The other major catalyst for Merck came on Election Day when Donald Trump won the presidency. Hillary Clinton had taken a very hard-line stance on prescription drug reforms during her campaign, and it's possible that if she had won, drugmakers like Merck would have lost some of their precious pricing power.
Meanwhile, Trump has vowed to tackle drug pricing, too, but his agenda is so full at the moment that there's a real possibility he simply doesn't get around to it. Additionally, with Republicans remaining in control of Congress, and with the their party preferring free-market economics when it comes to pharmaceutical pricing, it's unlikely that drug reforms pass anytime soon. That's good news for drugmakers like Merck.

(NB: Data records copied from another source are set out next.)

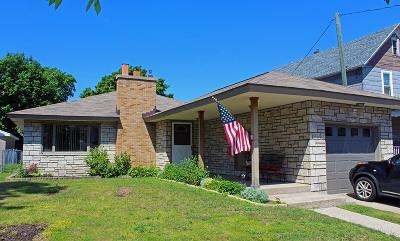 Marquette Single Family Home For Sale: 1619 Fitch Ave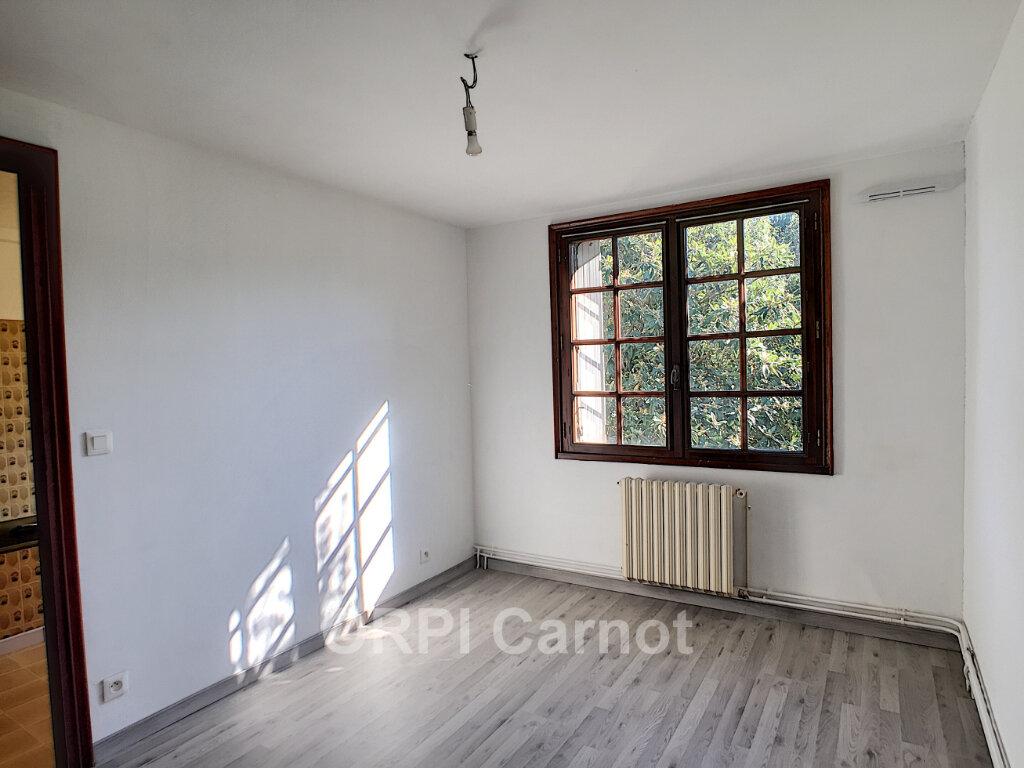 Maison à louer 4 98.3m2 à Castres vignette-6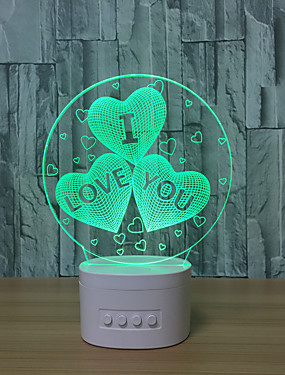 cheap Novelty Lighting-White background / 2019 running rivers and lakes stalls 3D night light / new exotic electronics / usb bluetooth speaker / creative led table lamp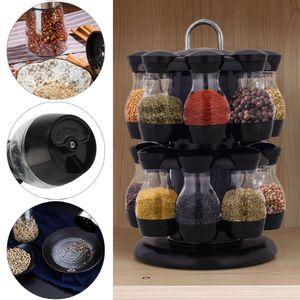 Gewürzregal drehbar, Gewürzkarussell aus ABS, Gewürzständer Schwarz, Gewürzebehälter inkl. 16 Gewürzdosen, Gewürzstreuer zur Aufbewahrung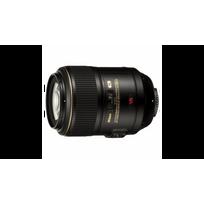NIKON - objectif macro 105mm
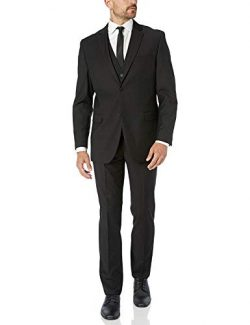 Adam Baker by Creative Men's CT601/01-3 Piece Single Breasted Slim Fit Vested Suit – ...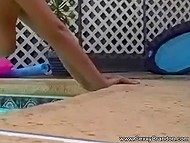 Naughty couple installed camera on the side of the pool to record their ardent fucking 5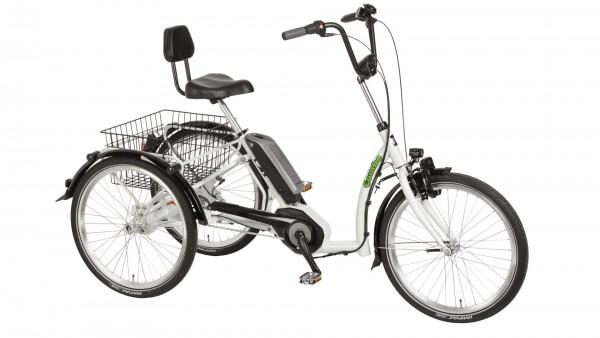 """PFAU-TEC Elektro-Shoppingrad """"Combo"""" Mod. 20, Unisex, papyrus weiss, 45cm"""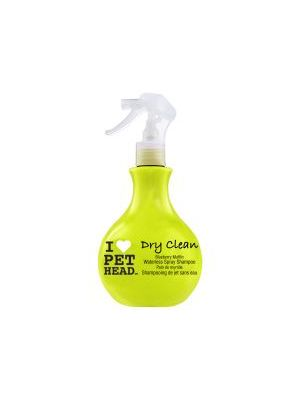 Pet Head Shampoo Dry Spray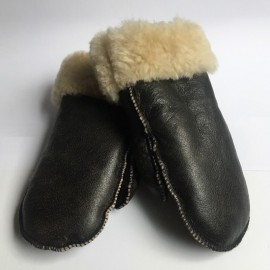 New Zealand Boots luffer i brun outlet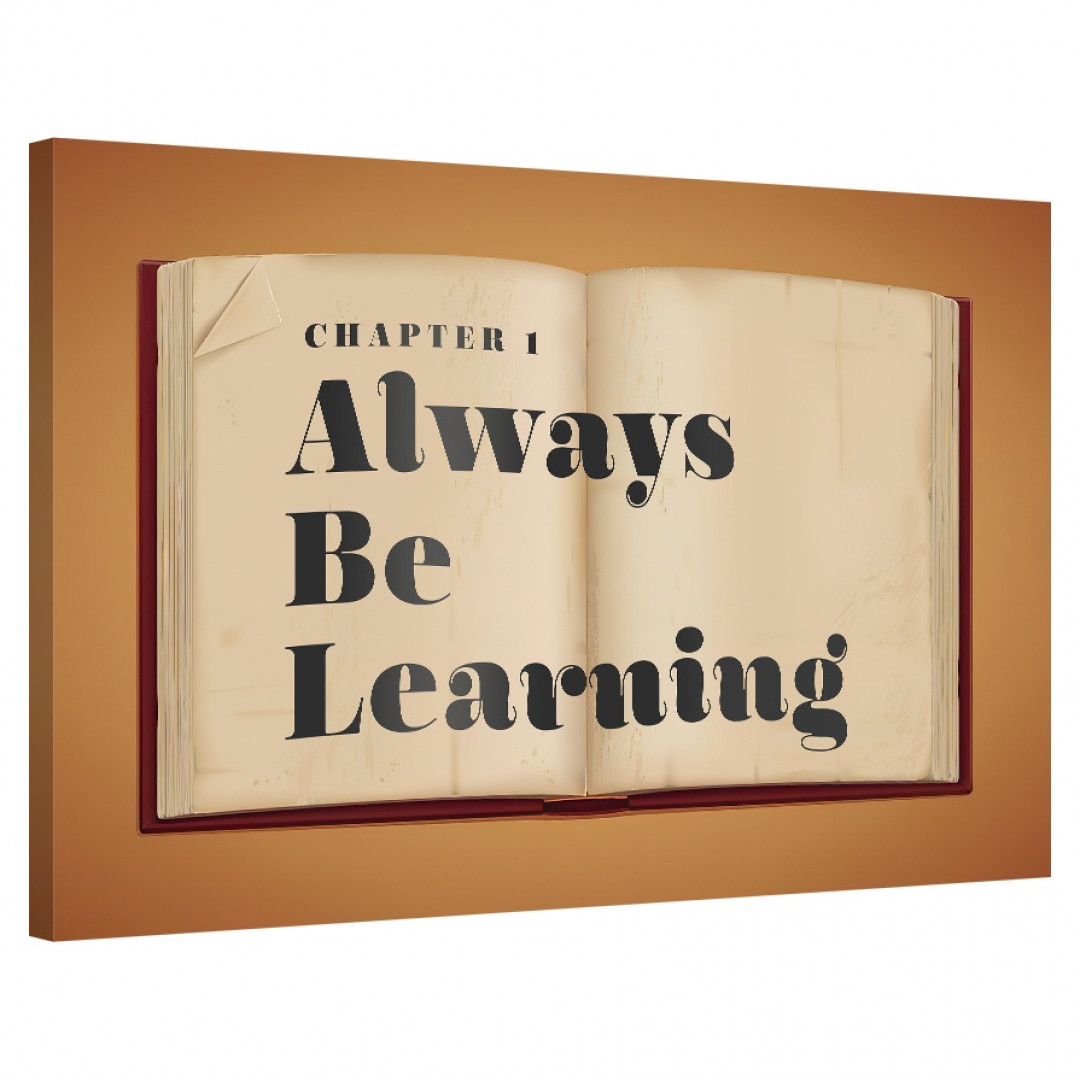 Always Be Learning_ABL160_0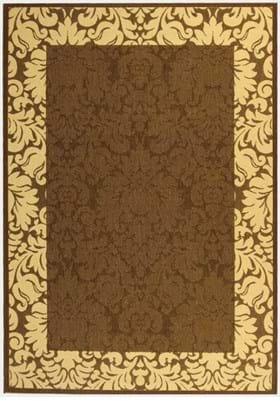 Safavieh CY2727 3409 Chocolate Natural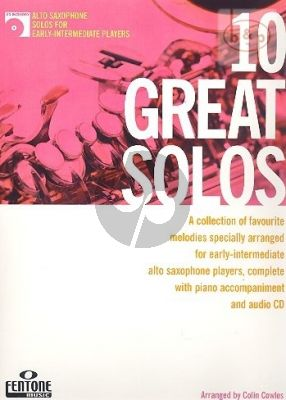 10 Great Solos for Alto Saxophone (with Piano Accomp.) (Bk-Cd)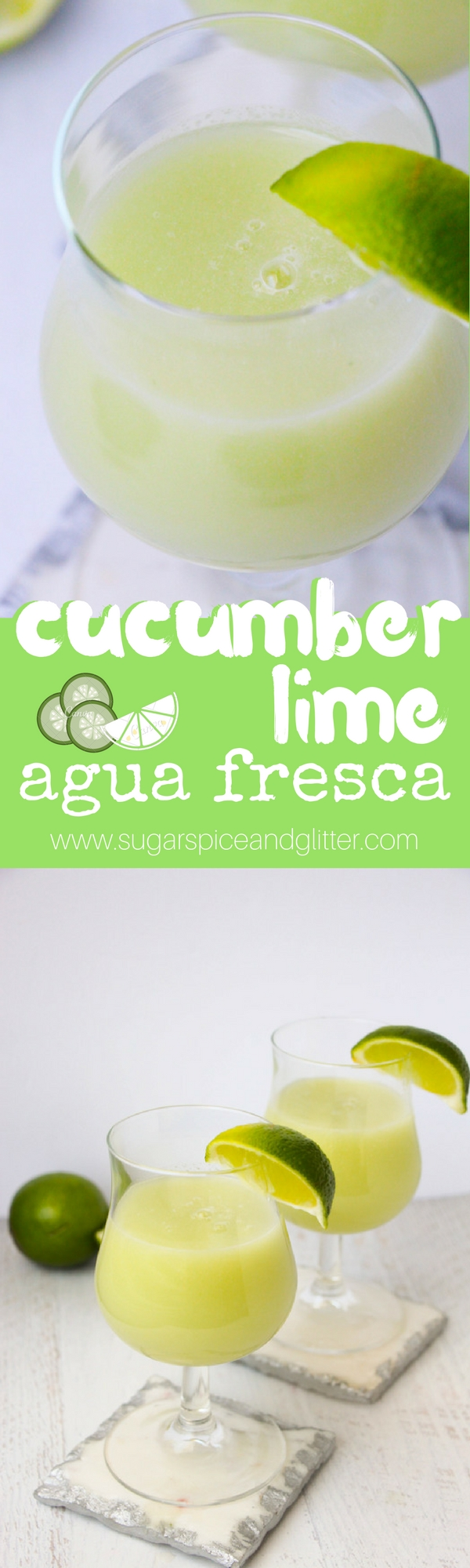Cucumber spa water taken up a notch! This cucumber lime agua fresca is a refreshing summer drink with a hint of mint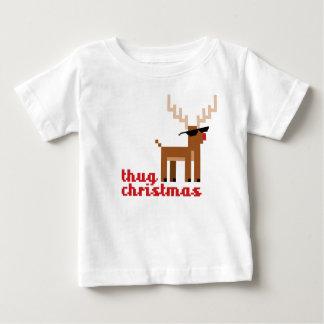 FunnyThug Leben Rudolph-Ren-Weihnachten Baby T-shirt
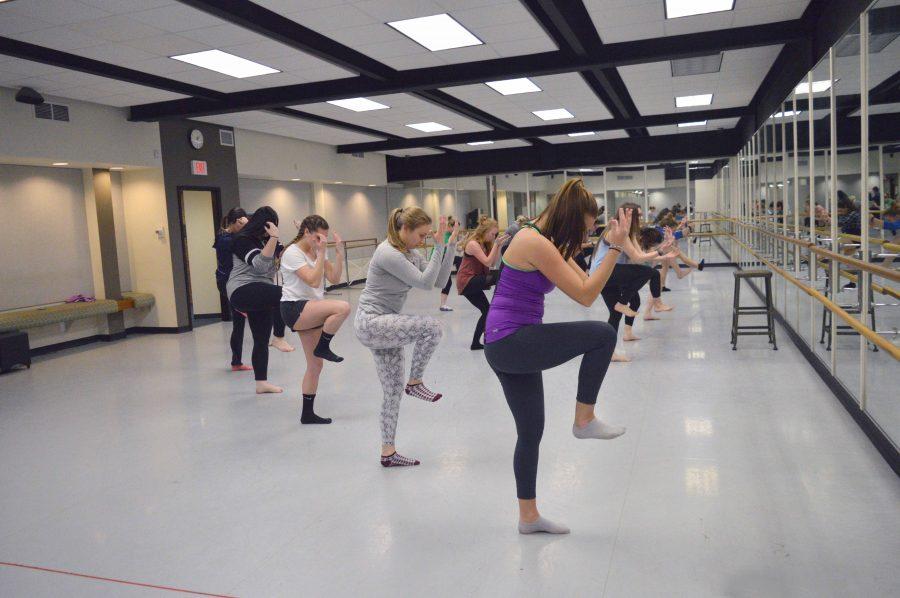 Dance+Program+%E2%80%9Cbreaks+a+leg%E2%80%9D+in+preparation+for+Annual+Spring+Concert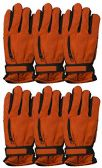 6 Pairs Value Pack of excell Mens Ski Gloves, Hunter Gloves - Ski Gloves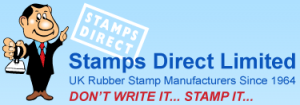 Stamps Direct discount code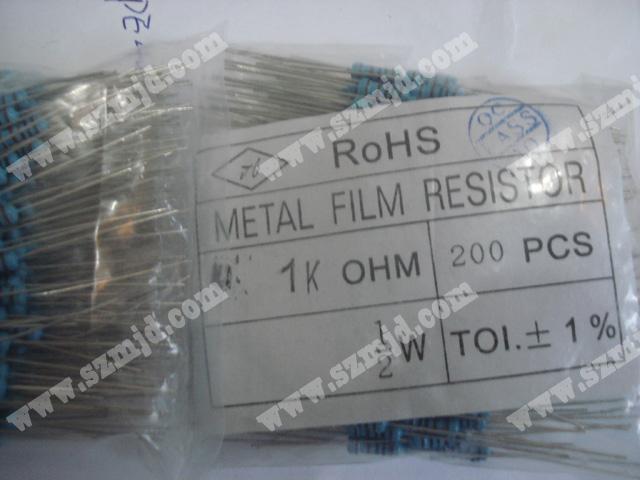 metal film resistor 1Kohm 1/2W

As we head into 2017, what investors should really be paying close attention to is the ascent of Keytruda and the expected slow decline of type 2 diabetes blockbuster Januvia.
Based on the data above, Keytruda's sales should continue ramping up nicely. With $356 million in sales in the third quarter, it's possible Keytruda pulls in closer to $2 billion (if not more) in fiscal 2017.
However, the type 2 diabetes space is witnessing an upheaval with SGLT-2 inhibitors threatening DPP-4 inhibitors like Januvia. In clinical studies, DPP-4's demonstrated no superiority over the placebo in reducing cardiovascular death. By comparison, SGLT-2 inhibitors have demonstrated weight-loss and lowered systolic blood pressure in type 2 diabetes patients (Januvia is weight-neutral). The only SGLT-2 developers to have completed their long-term cardiovascular study -- Eli Lilly (NYSE:LLY) and Boehringer Ingelheim -- reported in 2015 that their drug, Jardiance, reduced the risk of cardiovascular death by 38%. In other words, SGLT-2-inhibiting drugs have made a strong case to replace Januvia.
The saving graces here are that Merck has a deep pipeline, it maintains its pricing power, and it has a delectable 3%-plus dividend yield. But, I will say that Merck no longer looks like a bargain based on its 2016 gains. Even at 16 times forward earnings, which is below the average of S&P 500, Merck could be priced richly considering the decline in sales expected from Januvia as SGLT-2 inhibitor use expands.
My suggestion for the time being? Patiently wait for a pullback.